In honor of National Hispanic Heritage Month, which runs September 15 to October 15, we’re taking a look at the history of Hispanic and Latinx theater artists on Broadway, both onstage and off, including some lesser-known projects beyond beloved hits like In The Heights and On Your Feet!
Kiss of the Spider Woman
Manuel Puig, a queer Argentinian writer and dissident, grew up obsessed with the glamor of Hollywood leading ladies. He turned these experiences into his 1976 novel El beso de la mujer araña, or The Kiss of the Spider Woman. Terrence McNally collaborated with Kander and Ebb to turn it into a dark, sensual musical set in an Argentine prison, with Latina trailblazer Chita Rivera as the fantastical Spiderwoman. It won 6 Tonys in 1994, and rumors continue to circulate about a possible revival.
A Chorus Line
You’re probably familiar with this 1975 mega-hit musical. You might not know how the show, with a cast reflecting the diversity of New York City, has important connections to the Latino community. Puerto Rican New Yorker Nicholas Dante co-wrote the book with James Kirkwood Jr., making him both the first Latino to write a Broadway musical and the first Latino to win the Pulitzer Prize for Drama. Fellow Nuyorican Priscilla Lopez was Tony-nominated for her role as Diana Morales. While there were many Latino dancers and performers in New York at the time, there were very few roles specifically written for them outside of West Side Story (and, a widespread practice of casting non-Latinos in that show, including in the 1961 movie.) Morales’ identity was prevalent in the storytelling (“hey, they don’t have bobsleds in San Juan”), but it was not her only character trait, and she wasn’t the sole Latinx person onstage. Equally groundbreaking was the character of Paul, a queer Puerto Rican who worked on Broadway and as a drag queen, closely based on Nicholas Dante’s own life.
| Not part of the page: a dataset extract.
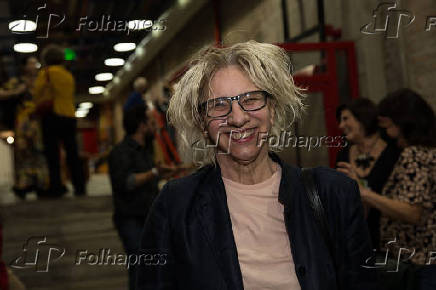 Retrato da dramaturga Denise Stokolos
Premiering at the Vivian Beaumont in 1974, Short Eyes was the first Broadway play by a Latino playwright. An indictment of the racial injustices in New York’s prison system, it was written by Miguel Piñero during his sentence at Sing Sing. Joseph Papp shepherded the production first to the Public Theater and then to Broadway, where it was nominated for the Tony for Best Play.
Latin History for Morons
Colombian-American comedian and actor John Leguizamo turned his own frustrations and lack of knowledge of his own history into a one-man Broadway show, which premiered at the Public Theater downtown in 2017 before moving to Broadway. Sparked by his son getting bullied for being Latino, Leguizamo parses through forgotten history and unkind stereotypes to find role models and heroes. The show was also filmed as a Netflix special, and Leguisamo received a Special Tony Award.
Anna in the Tropics
Cuban-American Nilo Cruz’s Pulitzer Prize-winning masterpiece premiered on Broadway in 2003. The original production starred Jimmy Smits, Priscilla Lopez, and Daphne Ruben-Vega as workers in a cigar factory in Tampa. Smits’ character Juan Julian reads Anna Karenina to the workers as they roll cigars, and the drama of the novel bleeds into their own lives. It was also nominated for Best Play at the Tonys.
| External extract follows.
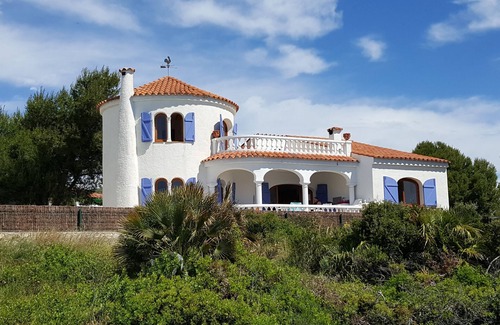 L Almadrava Villa | Frente al agua, Hermosa villa de estilo catalán, con impresionantes vistas al mar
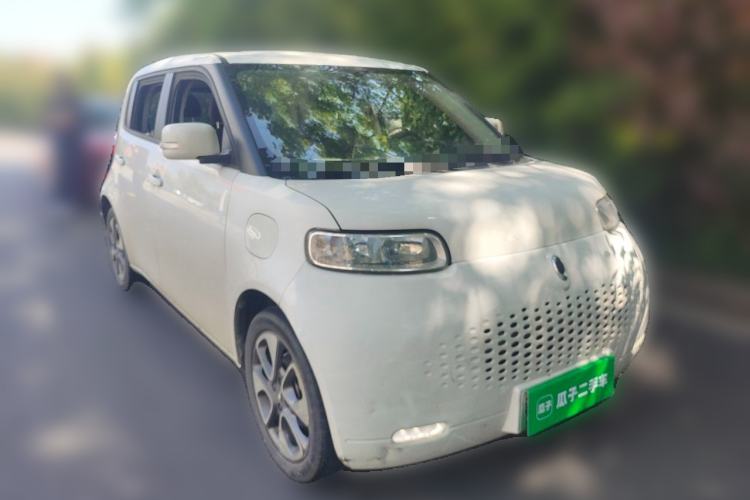 Used ORA White Cat 2022 Upgraded Model 305km Range Luxury Version Lithium-Ion Battery Front Right 45 Deg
Starring Edward James Olmos, Zoot Suit was the first Latino-written and -directed musical on Broadway. The title refers to the wide-lapelled suits popular among young Chicanos in the 1940s. It had a wildly successful run at the Mark Taper Forum in Los Angeles in 1979, where it told the true story of the World War II era L.A. Chicano community, including the famous ‘Zoot Suit’ riots of 1943. While its Broadway run in 1980 was short-lived, Olmos was nominated for his first Tony award for it.